Page text
※

Research
Recently, the field of immune regulation has become more expansive and tremendously complex. The balance between immunity and tolerance determines the outcome of many human diseases such as infection, autoimmunity and cancer. During the last decade a unique active mechanism of immune suppression by a dedicated population of so-called regulatory T (Treg) cells has become the focus of intensive investigation. The understandings of molecular suppressor function of Treg cells and the cellular interaction between Treg cells and other immune cell populations lie at the heart of immune regulation. Recent advances have made Treg biology a fascinating research field amenable to mechanistic dissection. Below, I outline the ongoing and future research projects in the lab that aim to identify the molecular determinants of differentiation and function of Treg cells. Ultimately, we hope to gain insight into the complex biology of these cells, including the maintenance of immunological tolerance to “self” and the regulation of immune responses to pathogens, commensals, and tumors.
1. Identification of miRNAs crucial for mediating Treg cell biology in healthy and diseased mice
Several thousands genes are differentially expressed in Foxp3+ Treg cells, including a subset of non-coding small regulatory microRNA (miRNA), some of which are directly regulated by Foxp3 suggesting a role for miRNA-mediated regulation of gene expression in Treg cell differentiation, maintenance or function. Catastrophic consequences and the development of complex disease phenotypes in mice harboring Treg cells devoid of miRNA suggested miRNAs control multiple facets of Treg cell biology (Fig.1).
Fig.1) miRNA deficient Treg cells are impaired in homeostasis and function.
Fig.2) miR155 confers Treg cell competitive fitness.
and miR-146a (Fig.3). Currently, in addition to two aforementioned miRNAs, we have established several mouse models with deletion or overexpression of miRNAs over-represented or under-represented in Treg cells. By employing genetic, biochemical, immunological approaches and whole animal experimentation, we aim to identify the function role of individual miRNA in Treg cells vs effector T cell populations. Moreover, we are interested in further characterizing miRNA expression profiles in Treg cells isolated from different tissues in unmanipulated mice as well as in mice suffering different pathologies. We want to understand how miRNAs themselves are regulated in response to different environmental cues. Ultimately, we hope to elucidate how such regulation of miRNA expression impacts their respective targets and how the dynamic miRNA-dependent regulation enforces Treg cell functionality in diverse disease settings.

※

Task set
a. Answer these questions from the research page text:
(i) Which human diseases does it name as having outcomes determined by the balance between immunity and tolerance?
(ii) What does the caption for Fig.1 say about miRNA deficient Treg cells?
(iii) According to the caption for Fig.2, what does miR155 confer?
b. Return the passage of the research page text starting at "1. Identification of" and ending at "homeostasis and function.".
c. List every approach that the research page text names for identifying the functional role of individual miRNAs in Treg cells.
The records that follow this text were taken from a different source.

The data

※

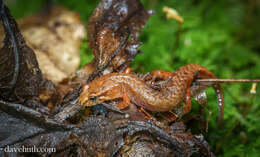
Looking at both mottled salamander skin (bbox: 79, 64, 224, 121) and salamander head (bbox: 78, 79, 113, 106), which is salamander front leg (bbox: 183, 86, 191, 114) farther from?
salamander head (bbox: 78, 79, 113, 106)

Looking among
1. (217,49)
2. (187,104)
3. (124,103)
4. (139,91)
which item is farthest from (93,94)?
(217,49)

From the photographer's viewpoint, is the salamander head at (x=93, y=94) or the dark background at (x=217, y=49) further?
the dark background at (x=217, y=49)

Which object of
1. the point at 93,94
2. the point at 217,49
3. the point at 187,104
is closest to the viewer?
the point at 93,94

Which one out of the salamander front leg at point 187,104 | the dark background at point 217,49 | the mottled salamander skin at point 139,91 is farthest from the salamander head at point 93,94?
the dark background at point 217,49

※

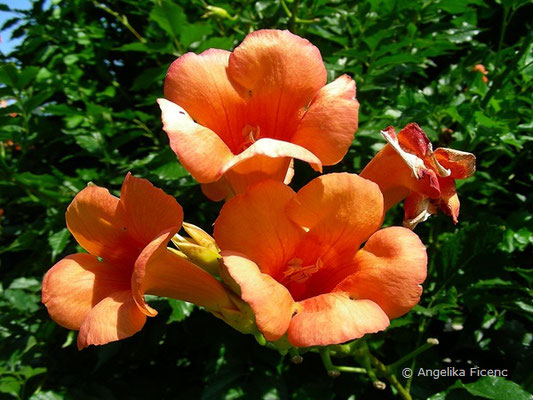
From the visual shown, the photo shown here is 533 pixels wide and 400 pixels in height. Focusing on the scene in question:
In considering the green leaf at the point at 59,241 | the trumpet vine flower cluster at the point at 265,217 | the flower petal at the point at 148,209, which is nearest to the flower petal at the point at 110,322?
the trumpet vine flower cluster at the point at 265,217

※

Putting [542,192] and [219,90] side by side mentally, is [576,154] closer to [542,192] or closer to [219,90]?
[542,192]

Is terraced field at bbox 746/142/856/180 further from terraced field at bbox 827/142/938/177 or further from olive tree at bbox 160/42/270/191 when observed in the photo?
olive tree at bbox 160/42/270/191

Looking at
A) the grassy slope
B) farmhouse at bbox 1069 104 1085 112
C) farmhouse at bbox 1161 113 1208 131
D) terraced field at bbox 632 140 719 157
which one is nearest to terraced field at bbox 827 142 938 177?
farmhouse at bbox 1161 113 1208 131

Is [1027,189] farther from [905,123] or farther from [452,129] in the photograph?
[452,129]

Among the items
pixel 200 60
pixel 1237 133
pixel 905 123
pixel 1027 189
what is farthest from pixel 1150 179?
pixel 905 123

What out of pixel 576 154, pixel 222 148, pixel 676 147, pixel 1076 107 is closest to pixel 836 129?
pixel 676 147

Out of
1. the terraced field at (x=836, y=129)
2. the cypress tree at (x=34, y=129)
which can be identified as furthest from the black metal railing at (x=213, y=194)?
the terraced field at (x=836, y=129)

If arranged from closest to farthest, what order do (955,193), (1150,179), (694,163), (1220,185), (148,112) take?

※

Your responses
a.
(i) Infection, autoimmunity and cancer.
(ii) They are impaired in homeostasis and function.
(iii) Treg cell competitive fitness.

b.
1. Identification of miRNAs crucial for mediating Treg cell biology in healthy and diseased mice
Several thousands genes are differentially expressed in Foxp3+ Treg cells, including a subset of non-coding small regulatory microRNA (miRNA), some of which are directly regulated by Foxp3 suggesting a role for miRNA-mediated regulation of gene expression in Treg cell differentiation, maintenance or function. Catastrophic consequences and the development of complex disease phenotypes in mice harboring Treg cells devoid of miRNA suggested miRNAs control multiple facets of Treg cell biology (Fig.1).
Fig.1) miRNA deficient Treg cells are impaired in homeostasis and function.

c.
- Genetic approaches
- Biochemical approaches
- Immunological approaches
- Whole animal experimentation